(A block of data)
>> Start

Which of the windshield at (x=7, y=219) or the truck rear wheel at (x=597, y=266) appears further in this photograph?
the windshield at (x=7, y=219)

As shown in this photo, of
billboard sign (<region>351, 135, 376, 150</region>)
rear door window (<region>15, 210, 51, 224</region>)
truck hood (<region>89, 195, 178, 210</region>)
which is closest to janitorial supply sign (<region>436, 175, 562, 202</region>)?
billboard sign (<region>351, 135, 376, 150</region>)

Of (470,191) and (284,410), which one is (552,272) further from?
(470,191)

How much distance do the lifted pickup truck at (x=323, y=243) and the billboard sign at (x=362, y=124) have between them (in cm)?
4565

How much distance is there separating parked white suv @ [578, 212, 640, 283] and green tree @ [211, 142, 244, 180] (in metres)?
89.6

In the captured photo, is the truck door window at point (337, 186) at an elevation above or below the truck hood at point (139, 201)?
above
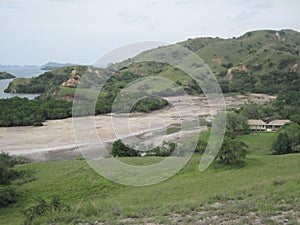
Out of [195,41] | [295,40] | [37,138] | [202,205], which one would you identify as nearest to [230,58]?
[195,41]

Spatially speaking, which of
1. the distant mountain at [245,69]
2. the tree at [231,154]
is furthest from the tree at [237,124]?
the distant mountain at [245,69]

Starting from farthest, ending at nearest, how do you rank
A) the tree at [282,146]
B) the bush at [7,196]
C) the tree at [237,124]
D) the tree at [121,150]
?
the tree at [237,124] → the tree at [282,146] → the tree at [121,150] → the bush at [7,196]

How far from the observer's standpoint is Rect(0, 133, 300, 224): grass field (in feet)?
38.1

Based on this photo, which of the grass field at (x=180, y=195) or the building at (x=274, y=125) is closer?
the grass field at (x=180, y=195)

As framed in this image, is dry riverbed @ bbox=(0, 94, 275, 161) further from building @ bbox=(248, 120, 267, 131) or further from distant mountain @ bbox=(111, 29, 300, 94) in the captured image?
distant mountain @ bbox=(111, 29, 300, 94)

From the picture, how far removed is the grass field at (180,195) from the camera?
11609 millimetres

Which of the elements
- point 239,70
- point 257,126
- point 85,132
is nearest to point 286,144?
point 257,126

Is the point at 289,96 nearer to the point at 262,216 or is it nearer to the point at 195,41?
the point at 262,216

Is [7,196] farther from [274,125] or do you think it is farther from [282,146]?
[274,125]

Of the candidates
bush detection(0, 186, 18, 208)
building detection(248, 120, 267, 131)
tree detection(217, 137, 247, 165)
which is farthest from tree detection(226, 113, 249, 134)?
bush detection(0, 186, 18, 208)

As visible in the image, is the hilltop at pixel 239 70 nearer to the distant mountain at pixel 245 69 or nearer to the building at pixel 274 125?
the distant mountain at pixel 245 69

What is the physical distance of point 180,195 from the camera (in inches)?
719

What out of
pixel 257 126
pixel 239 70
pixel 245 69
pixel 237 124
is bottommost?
pixel 257 126

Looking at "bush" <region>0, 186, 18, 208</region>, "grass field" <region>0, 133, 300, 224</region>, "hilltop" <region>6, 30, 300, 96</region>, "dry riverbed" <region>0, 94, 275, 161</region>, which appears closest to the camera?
"grass field" <region>0, 133, 300, 224</region>
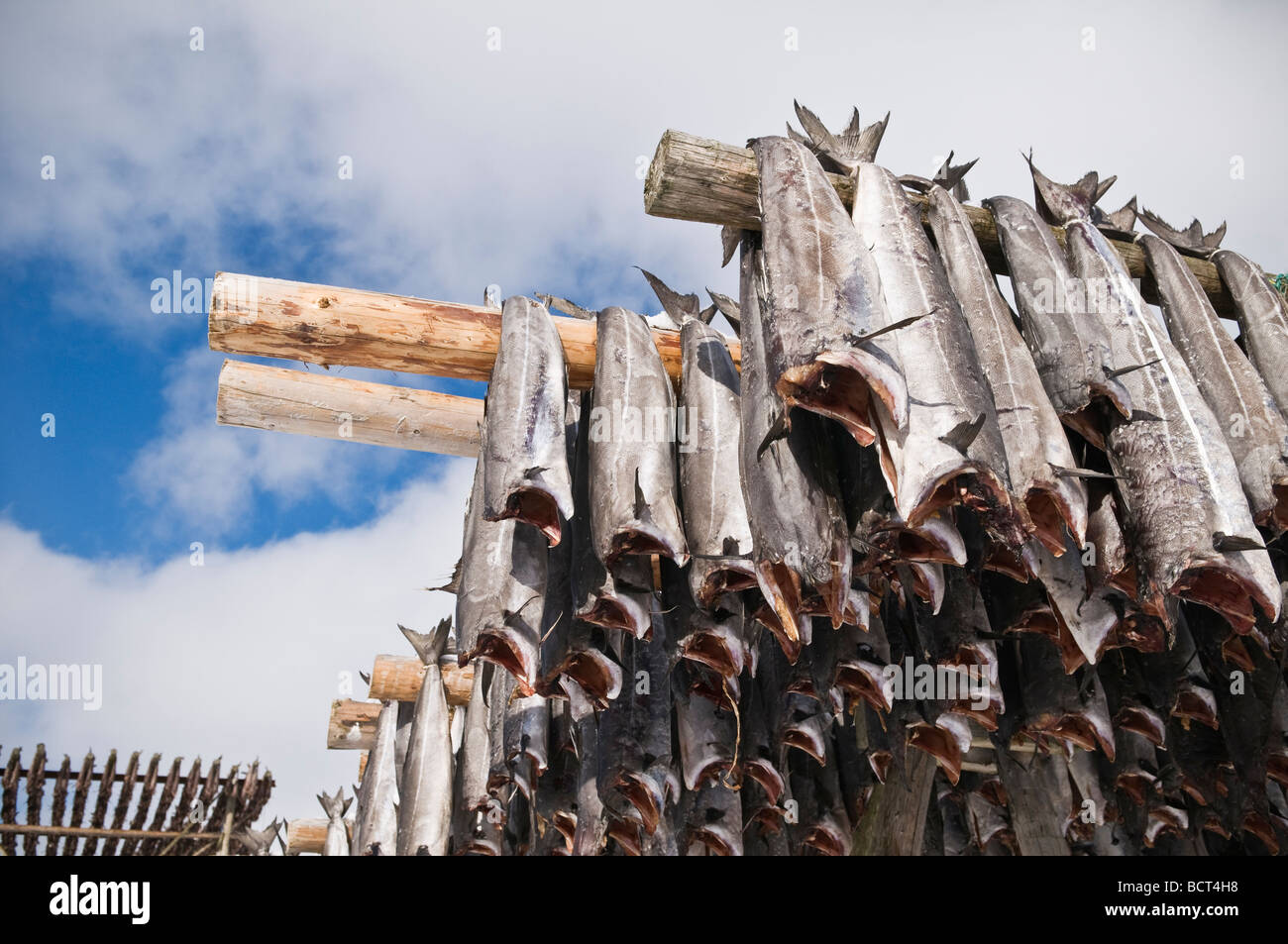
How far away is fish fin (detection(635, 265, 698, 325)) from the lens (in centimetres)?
362

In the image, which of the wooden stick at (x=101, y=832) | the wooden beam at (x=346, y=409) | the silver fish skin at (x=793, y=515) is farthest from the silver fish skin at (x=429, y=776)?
the wooden stick at (x=101, y=832)

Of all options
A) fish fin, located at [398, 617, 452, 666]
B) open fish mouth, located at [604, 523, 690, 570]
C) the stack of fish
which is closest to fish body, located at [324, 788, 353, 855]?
fish fin, located at [398, 617, 452, 666]

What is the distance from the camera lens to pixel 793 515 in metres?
2.35

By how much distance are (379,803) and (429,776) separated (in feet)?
4.08

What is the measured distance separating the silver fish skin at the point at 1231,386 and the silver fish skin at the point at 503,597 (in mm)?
2263

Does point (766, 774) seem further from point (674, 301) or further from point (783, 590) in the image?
point (674, 301)

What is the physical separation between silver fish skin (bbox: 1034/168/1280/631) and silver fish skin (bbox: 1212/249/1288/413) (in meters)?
Result: 0.61

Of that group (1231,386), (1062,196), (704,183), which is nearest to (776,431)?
(704,183)

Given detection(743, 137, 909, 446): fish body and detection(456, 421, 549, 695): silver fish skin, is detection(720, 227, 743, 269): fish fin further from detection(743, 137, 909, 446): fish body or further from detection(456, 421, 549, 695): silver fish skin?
detection(456, 421, 549, 695): silver fish skin

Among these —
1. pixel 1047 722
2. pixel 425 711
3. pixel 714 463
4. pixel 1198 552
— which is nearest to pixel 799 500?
pixel 714 463

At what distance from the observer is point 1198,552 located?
2297mm

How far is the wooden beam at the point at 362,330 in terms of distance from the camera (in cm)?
310
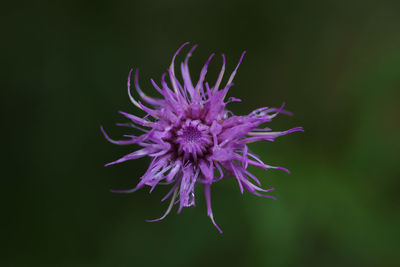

>> End

• **GOAL OF THE EXERCISE**
Could you extract the lines of the records between the one containing "to the camera?" and the one containing "Result: 0.61", inclusive, and reproduce them word for word? Leave the pictures out of your answer.

• **ANSWER BELOW**
Looking at "bush" <region>0, 186, 18, 208</region>, "grass field" <region>0, 133, 300, 224</region>, "hilltop" <region>6, 30, 300, 96</region>, "dry riverbed" <region>0, 94, 275, 161</region>, which appears closest to the camera?
"grass field" <region>0, 133, 300, 224</region>
How far away is fish fin (detection(635, 265, 698, 325)) from the lens (in centimetres)?
362

In the image, which of the wooden stick at (x=101, y=832) | the wooden beam at (x=346, y=409) | the silver fish skin at (x=793, y=515) is farthest from the silver fish skin at (x=429, y=776)?
the wooden stick at (x=101, y=832)

Of all options
A) fish fin, located at [398, 617, 452, 666]
B) open fish mouth, located at [604, 523, 690, 570]
C) the stack of fish
which is closest to fish body, located at [324, 788, 353, 855]?
fish fin, located at [398, 617, 452, 666]

What is the distance from the camera lens to pixel 793 515 in metres?
2.35

By how much distance are (379,803) and (429,776) separated (in feet)?
4.08

What is the measured distance separating the silver fish skin at the point at 1231,386 and the silver fish skin at the point at 503,597 (in mm)?
2263

Does point (766, 774) seem further from point (674, 301) or further from point (783, 590) in the image?
point (674, 301)

What is the physical separation between silver fish skin (bbox: 1034/168/1280/631) and silver fish skin (bbox: 1212/249/1288/413) (in meters)?
Result: 0.61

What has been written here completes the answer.